System Design
Concept — Logic — Implementation
The process of defining the architecture, components, modules, interfaces and data for a system to satisfy specified requirements.
Design Netflix
SNAKE Analysis
1. Scenario: 枚举&排序
1. Enum:
1. Register/login
2. play movie stream
3. Recommendation
2. Sort:
1. Basic need: play movie stream
1. Get the channel
2. Get the movie in the channel
3. Play the movie in the channel
2. Needs/Necessary: 限制
1. Inquire: DAU = 5M
2. Predict:
1. *Avg Concurrent Users = DAU * QPS / 86400
2. Avg Concurrent Users = DAU * Avg Online Time / 86400 = 5M * 30min * 60s / 86400s = 104000
3. Peak Concurrent Users = Avg * 6 = 625000
4. Peak Concurrent Users after 3 months = Peak * 2 = 1250000
5. Throughput per user = 3Mbps (assumption)
6. Throughput after 3 months = 1250000 * 3Mbps = 3.75Tbps
7. Memory per user = 10KB
8. Memory in total after 3 months = 5M * 2 * 10KB = 100GB
9. Storage for movie: 1000TB using Amazon Cloud Service
3. Application/Kilobyte 重访&组合/添加&选择
1. Receptionist
2. Services:
1. User Service — Accounts — MySQL
2. Channel Service — Channel List — MongoDB
3. Movie Service — Movies — Files
4. Evolve 分析&回溯
1. Direction:
1. better: more users
2. broader: transaction
3. deeper: CDN?
2. Angel:
1. performance: algorithm
2. scalability: more users, more machines
3. robustness: when server breakdown?
Design Recommendation Module:
1. Scenario: class Recommender {}
2. Necessary: 2000 QPS
3. Application/Kilobytes: 倒排索引 u1: m1, m3, m7 —> m1: u1, u3 — 50 QPS; 算法改进提升QPS的性能
4. Evolve:
1. Preparer — raw data/index — recommenders — dispatcher x 40 (2000QPS/50QPS); 用50个dispatchers满足QPS的需求
2. Feed cache — (Dispatcher) — Data Manager
3. Loggers
Design User System
SNAKE Analysis
1. Scenario
1. Register/Update/Remove
2. Login/Logout
3. Balance/Membership
2. Necessary — Register
1. Ask:
1. Total users: 100M
2. DAU: 1M
2. Predict:
1. DAU in three months: 1M * 2 = 2M
2. Register percentage: 1% 新用户
3. Daily new registered users = 2M * 1% = 10K
4. Login percentage: 15% 用户日登录率
5. Average login time: 1.2 验证码输错、重复设备登录
6. Daily login time: 2M * 15% * 1.2 = 360K
7. Average login frequency: 360K / 86400s = 4.2/s
8. Avg login frequency: 4.2/s * 10 = 42/s 晚间登录高峰 10倍左右
3. Application
1. Receptionist
2. Account Service
1. User model
1. userId 节省空间 primary key 便于比较,检测
2. username
3. password (hidden)
4. state (active/inactive/banned)
2. table<User> — CRUD 增选改删
3. verification & ban — State Lifecycle Graph
1. Register — verified ? approved — (active) : Rejected — (inactive)
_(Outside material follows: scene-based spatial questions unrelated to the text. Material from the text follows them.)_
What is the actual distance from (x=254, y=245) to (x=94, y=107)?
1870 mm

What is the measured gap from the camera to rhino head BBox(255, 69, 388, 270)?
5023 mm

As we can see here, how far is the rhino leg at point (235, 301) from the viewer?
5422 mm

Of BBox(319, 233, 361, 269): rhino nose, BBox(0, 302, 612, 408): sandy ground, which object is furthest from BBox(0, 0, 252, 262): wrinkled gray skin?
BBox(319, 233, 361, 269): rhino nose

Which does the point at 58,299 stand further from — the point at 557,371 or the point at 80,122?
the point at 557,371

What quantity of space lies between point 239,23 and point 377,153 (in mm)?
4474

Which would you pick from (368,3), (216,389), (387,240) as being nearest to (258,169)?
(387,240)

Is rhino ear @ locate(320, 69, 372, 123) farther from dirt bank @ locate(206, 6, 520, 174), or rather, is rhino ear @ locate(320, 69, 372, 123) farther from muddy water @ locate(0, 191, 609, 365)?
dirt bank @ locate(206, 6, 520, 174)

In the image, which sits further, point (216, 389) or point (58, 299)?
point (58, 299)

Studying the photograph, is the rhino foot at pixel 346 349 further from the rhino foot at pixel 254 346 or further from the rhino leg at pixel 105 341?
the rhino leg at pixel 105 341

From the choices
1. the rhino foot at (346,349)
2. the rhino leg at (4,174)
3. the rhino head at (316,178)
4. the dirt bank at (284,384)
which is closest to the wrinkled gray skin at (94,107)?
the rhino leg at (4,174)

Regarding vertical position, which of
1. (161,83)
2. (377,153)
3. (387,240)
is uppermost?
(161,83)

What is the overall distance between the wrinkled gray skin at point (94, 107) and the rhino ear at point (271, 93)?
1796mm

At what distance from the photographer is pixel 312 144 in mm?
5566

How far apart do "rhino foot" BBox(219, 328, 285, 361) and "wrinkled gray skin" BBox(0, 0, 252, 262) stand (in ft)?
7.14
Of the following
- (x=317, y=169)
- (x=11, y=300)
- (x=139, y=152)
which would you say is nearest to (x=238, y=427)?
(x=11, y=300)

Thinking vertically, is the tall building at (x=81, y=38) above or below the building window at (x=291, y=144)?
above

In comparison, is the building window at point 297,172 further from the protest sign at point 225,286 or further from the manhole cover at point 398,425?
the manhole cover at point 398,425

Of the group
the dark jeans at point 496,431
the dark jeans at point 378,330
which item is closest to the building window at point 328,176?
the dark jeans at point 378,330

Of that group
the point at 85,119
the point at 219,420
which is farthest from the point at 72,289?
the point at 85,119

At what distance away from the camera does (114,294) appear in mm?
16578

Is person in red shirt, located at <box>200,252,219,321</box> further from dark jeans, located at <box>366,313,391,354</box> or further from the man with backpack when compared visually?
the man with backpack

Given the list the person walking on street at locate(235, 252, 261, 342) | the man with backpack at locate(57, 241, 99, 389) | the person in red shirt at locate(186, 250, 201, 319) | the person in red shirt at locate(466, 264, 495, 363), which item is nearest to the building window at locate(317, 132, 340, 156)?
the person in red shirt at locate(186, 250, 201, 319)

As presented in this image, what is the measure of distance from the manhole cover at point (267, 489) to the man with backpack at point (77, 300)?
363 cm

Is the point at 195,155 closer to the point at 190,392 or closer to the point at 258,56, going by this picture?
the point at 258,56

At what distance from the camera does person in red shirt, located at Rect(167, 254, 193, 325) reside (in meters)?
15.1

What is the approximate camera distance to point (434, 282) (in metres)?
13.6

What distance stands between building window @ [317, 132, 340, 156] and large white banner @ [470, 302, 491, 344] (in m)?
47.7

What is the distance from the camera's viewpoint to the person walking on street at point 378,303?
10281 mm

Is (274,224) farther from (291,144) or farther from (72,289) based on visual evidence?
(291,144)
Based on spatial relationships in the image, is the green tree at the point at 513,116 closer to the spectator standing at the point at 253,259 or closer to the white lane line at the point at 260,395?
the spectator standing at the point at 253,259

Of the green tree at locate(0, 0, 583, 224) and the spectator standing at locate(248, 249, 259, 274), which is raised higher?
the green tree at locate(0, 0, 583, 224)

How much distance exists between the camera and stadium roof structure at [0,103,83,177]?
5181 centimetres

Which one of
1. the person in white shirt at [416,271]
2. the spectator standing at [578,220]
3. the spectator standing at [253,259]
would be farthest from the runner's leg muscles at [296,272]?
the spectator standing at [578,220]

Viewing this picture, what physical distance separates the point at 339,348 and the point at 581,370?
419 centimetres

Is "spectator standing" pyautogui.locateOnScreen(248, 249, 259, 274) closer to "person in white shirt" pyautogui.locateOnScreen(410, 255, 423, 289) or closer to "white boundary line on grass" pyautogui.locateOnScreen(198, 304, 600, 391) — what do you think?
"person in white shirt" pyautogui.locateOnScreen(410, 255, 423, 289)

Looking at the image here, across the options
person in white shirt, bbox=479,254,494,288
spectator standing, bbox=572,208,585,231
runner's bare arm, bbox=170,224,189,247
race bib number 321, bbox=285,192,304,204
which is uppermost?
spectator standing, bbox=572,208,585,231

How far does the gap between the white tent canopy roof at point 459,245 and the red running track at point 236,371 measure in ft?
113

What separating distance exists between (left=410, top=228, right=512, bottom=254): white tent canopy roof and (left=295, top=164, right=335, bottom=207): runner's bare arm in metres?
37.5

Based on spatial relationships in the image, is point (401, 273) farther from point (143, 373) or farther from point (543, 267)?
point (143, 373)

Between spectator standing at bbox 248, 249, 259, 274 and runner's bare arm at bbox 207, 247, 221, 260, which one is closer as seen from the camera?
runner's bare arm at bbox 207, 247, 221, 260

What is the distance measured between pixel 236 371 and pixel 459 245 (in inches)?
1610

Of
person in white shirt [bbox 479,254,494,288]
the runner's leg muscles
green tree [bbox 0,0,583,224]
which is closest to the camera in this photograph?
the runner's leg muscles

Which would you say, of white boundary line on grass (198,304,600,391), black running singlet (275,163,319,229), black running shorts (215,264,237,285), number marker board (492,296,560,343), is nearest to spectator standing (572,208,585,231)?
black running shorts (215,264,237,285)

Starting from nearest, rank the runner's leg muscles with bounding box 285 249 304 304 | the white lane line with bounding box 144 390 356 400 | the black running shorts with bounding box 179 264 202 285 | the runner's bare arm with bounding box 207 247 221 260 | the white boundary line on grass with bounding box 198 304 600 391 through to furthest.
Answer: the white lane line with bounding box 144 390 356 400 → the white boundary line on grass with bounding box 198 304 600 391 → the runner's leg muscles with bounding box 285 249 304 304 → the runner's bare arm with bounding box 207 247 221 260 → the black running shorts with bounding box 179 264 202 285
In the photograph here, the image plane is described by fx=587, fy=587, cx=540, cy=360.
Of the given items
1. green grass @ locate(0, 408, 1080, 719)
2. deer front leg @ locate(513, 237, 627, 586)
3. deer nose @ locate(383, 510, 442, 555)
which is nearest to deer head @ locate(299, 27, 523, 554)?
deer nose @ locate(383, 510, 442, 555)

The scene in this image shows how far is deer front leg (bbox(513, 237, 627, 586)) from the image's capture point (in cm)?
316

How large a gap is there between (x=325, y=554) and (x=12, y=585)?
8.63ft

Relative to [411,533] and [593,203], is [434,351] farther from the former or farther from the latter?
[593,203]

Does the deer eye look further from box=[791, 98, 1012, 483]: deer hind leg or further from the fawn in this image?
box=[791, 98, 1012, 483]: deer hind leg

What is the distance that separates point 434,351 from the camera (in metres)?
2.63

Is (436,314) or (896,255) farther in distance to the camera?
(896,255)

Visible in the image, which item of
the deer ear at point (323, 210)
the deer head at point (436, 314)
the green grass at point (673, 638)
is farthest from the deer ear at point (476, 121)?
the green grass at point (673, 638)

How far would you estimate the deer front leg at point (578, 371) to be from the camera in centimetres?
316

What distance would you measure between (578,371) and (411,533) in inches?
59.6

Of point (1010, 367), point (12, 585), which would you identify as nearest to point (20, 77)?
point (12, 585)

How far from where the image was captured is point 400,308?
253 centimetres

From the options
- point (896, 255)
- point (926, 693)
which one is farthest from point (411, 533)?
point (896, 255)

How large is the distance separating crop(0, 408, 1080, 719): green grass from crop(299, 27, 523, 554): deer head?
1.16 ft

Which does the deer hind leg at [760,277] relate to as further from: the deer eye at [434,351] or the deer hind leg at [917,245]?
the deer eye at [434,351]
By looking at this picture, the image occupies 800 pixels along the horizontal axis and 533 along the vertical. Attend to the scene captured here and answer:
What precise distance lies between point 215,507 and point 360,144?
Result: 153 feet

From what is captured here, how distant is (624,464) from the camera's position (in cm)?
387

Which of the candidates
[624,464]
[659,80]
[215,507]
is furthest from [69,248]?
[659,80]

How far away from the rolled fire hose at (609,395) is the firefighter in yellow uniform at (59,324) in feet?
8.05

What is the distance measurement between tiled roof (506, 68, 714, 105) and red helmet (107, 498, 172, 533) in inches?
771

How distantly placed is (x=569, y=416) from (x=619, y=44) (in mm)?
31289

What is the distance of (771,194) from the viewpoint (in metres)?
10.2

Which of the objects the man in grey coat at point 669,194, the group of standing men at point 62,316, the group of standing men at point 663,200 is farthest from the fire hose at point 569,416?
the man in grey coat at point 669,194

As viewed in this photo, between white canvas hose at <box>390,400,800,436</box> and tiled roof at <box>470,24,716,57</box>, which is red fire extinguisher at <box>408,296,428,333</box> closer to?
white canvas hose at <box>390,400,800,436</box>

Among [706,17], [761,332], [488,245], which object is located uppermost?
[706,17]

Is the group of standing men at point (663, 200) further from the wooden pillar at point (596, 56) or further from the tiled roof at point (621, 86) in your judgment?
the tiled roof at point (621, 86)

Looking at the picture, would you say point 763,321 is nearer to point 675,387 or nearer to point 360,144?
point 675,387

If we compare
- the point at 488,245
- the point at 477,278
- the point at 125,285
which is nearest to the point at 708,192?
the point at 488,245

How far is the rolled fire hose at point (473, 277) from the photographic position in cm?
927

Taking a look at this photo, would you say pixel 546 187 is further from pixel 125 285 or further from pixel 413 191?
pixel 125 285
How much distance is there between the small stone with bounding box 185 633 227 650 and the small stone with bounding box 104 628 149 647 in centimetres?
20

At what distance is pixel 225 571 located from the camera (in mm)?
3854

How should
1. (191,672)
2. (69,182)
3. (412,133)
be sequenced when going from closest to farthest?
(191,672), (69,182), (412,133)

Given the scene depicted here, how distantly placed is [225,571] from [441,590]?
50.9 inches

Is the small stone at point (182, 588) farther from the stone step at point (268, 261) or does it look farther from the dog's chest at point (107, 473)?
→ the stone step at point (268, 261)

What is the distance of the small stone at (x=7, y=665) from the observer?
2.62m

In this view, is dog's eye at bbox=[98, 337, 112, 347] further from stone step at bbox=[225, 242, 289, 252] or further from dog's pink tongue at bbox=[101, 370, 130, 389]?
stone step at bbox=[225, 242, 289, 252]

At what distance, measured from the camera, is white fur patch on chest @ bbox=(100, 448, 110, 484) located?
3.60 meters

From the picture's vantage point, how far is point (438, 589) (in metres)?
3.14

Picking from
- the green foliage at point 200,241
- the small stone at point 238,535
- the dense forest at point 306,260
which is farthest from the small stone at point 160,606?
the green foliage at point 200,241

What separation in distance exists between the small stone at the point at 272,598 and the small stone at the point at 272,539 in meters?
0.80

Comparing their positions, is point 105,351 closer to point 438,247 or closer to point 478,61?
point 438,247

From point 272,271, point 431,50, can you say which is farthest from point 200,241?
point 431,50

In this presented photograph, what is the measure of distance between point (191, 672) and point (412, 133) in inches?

2. (active) — ban — (banned) — Unban — (active)
3. (active) — Deactivate — (Inactive) — Activate — (active)
4. 对于删除或注销账户,为了保证数据一致性,一般不支持移除账户的操作、或对用户名修改为『已注销』
5. logout automatically 对于银行账户:15min无操作则自动登出
6. find userId: userId = 21? userId within [4, 20]?
7. login on multiple devices
3. Session: a conversation between a user and a server
1. sessionId: data sync
2. 每个用户有一个sessionList 但这样比较复杂 sessionList长度不定,而且修改很频繁
3. 所以 拆解数据 以sessionId做primary key 以userId做foreign key 这是MySQL的思想
4. 最终分为UserTable和SessionTable 这就引入了inheritance 都属于class Table
4. How to find
1. find userId = 21:
1. Index with hash: O(1) time
2. Index with BST: O(logN) time, O(N) space
2. find userId in a range: range query
1. Index with BST: O(logN+k), k is the length of range
2. B+ Tree: O(logN) with base 2 —> O(logN) with base B, B can be 8, 32, 1024…
5. Evolve: How to support payment on membership?
1. class Membership {int userId, time endTime, double money, addMoney(), buyMembership()}
2. Problem
1. transaction & log 钱和会员时限同步更新,并在log记录,如果出问题,可以通过log的记录recover
2. ACID principle
1. atomicity: all or nothing (lock and log)
2. consistency: valid according to all defined rules (checker)
3. isolation: independency between transactions (lock or CIS)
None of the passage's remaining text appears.